The primary use case we have in mind is that a person has collected data and begun to analyze it in jupyter. They are totally comfortable loading the data and manipulating it with python. They likely are already generating static versions of SNUB-like data views, such as aligned heatmaps and trace plots, and now would like a frictionless way to pan/zoom around these plots and keep all the data views linked together. So instead of a big matplotlib figure, they create a SNUB project. Just as the matplotlib figure is agnostic to any loading/preprocessing that has already happened, so are the SNUB i/o routines.
Let me know if this clarifies both issues, and if you think it could be explained better in the paper. And thank you for the careful review!
The primary use case we have in mind is that a person has collected data and begun to analyze it in jupyter. They are totally comfortable loading the data and manipulating it with python. They likely are already generating static versions of SNUB-like data views, such as aligned heatmaps and trace plots, and now would like a frictionless way to pan/zoom around these plots and keep all the data views linked together. So instead of a big matplotlib figure, they create a SNUB project. Just as the matplotlib figure is agnostic to any loading/preprocessing that has already happened, so are the SNUB i/o routines.
This clarifies it, at least for me. Perhaps you could put more emphasis on this point in the paper and in the GitHub README/docs.
Regarding data duplication during project creation, at least you provide the option to avoid that for videos (via the copy
parameter). But I wonder whether it's worth having that set to False
by default, since videos may be quite large. I would also consider providing the copy=False
option for more data types, where possible, especially those that are likely to be large files.
I understand the point of avoiding repeating every time pre-processing steps; this cost would remain in the no-copy configuration. Maybe in practical scenarios most users would just duplicate. Still, I agree on giving the option for not copying the data; again, not just for the sake of space but also to avoid potentially pernicious duplications that hide changes in the source data (although maybe for most uses source data would not change enough to justify this concern).
These are good points!

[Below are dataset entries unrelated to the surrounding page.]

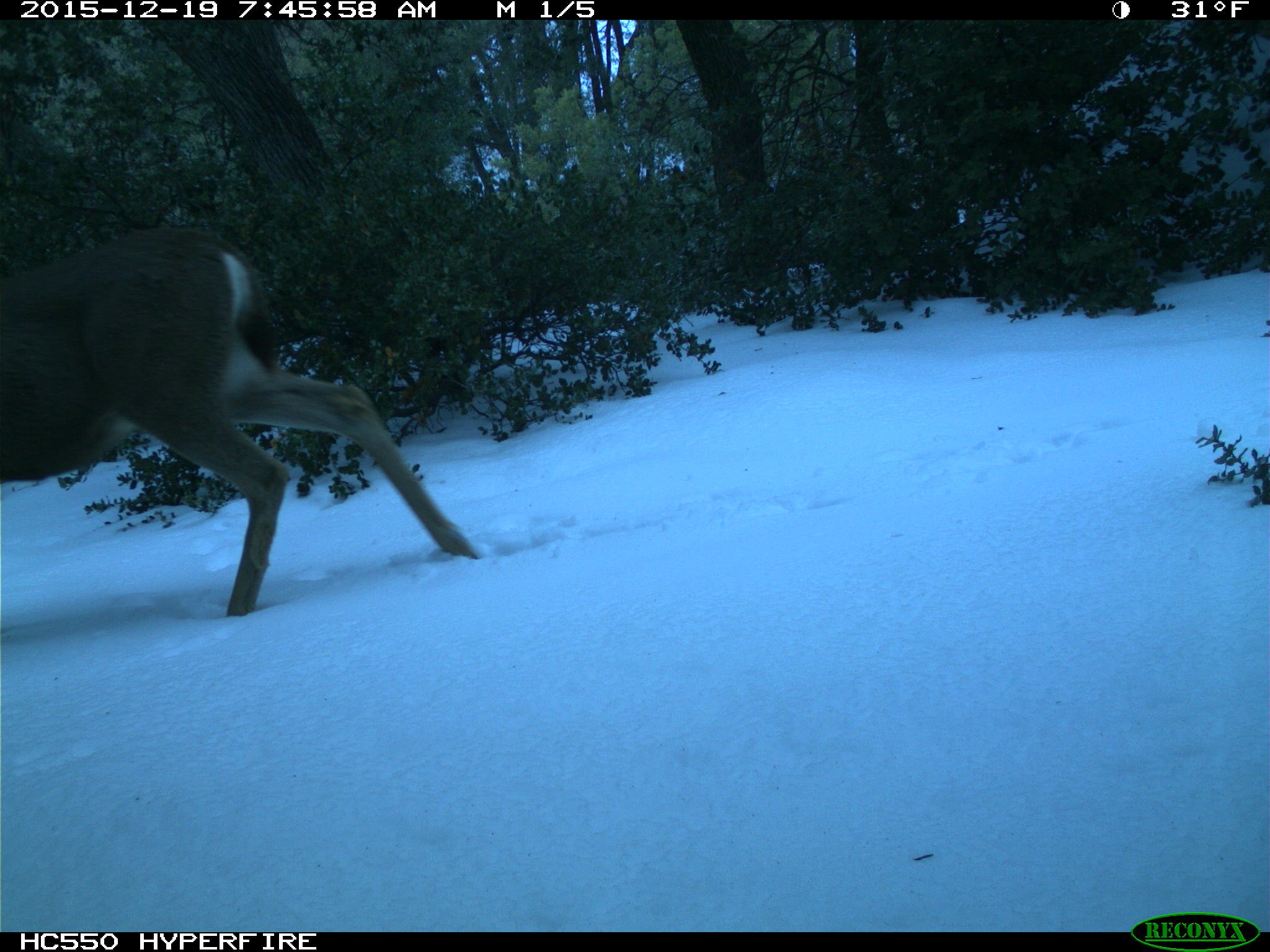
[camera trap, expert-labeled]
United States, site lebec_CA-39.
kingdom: Animalia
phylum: Chordata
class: Mammalia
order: Artiodactyla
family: Cervidae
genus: Odocoileus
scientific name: Odocoileus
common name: deer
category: unidentified deer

To avoid unnecessary data duplication, I've set copy=False
as the default for videos, and now give users the option to provide heatmap or spiking data as a path (which is not copied) rather than an array (see https://github.com/calebweinreb/SNUB/commit/bf7127aeed030c0fffbdccabf54ca41955625df2). This option is still not available for the other GUI elements (scatter plots, trace plots, etc.) because that would have required more substantive reorganization of how the data for those elements is stored and read by the GUI. Still, I think this addresses most of the space issue since heatmaps and spiking data are usually the heftiest files by an order of magnitude.

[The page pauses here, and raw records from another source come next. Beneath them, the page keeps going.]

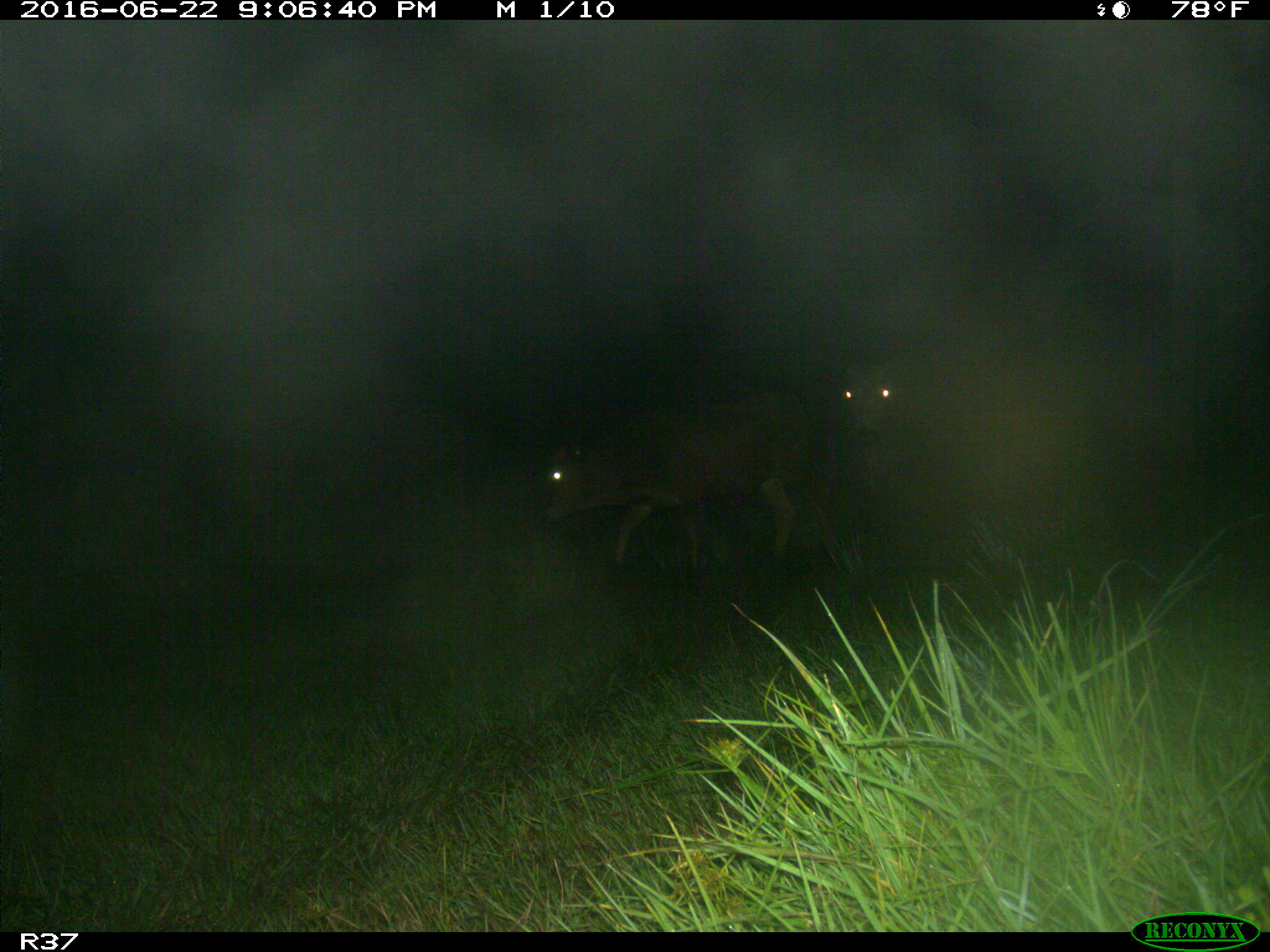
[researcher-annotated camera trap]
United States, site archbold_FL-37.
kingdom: Animalia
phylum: Chordata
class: Mammalia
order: Artiodactyla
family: Bovidae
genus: Bos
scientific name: Bos taurus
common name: domestic cow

I also updated the JOSS manuscript by adding the text below to clarify that SNUB is akin to a plotting library, as noted in the discussion above.

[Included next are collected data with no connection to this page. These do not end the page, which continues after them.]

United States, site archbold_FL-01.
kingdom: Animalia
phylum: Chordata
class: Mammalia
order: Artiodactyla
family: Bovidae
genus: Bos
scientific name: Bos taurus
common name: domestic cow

The main intended user is a researcher who has collected data and started to analyze it (e.g. in python). They may already be generating static versions of the visualizations afforded by SNUB, such as aligned heatmaps and trace plots, and now would like a frictionless way to pan/zoom around these plots and keep all the data views linked together. Importantly, SNUB should be thought of as akin to a plotting library, rather than a data analysis tool.
That's great @calebweinreb! This issue is resolved as far as I'm concerned.
For me as well!
Since there is such a minimal data manipulation (mostly, just rasterisation of the spike times and traces sorting, if I am correct), I do not understand the need to copy all the files in a project data folder. I can see that some data types offer the option of not been copied, just linked, but not all of them. But this is not only an issue for space, also for processing reasons. For example, it would force the user into having to re-run project generation if they change anything in the data preprocessing (eg, spike-detection or calcium signal extraction) which can be annoying and a source of mistakes.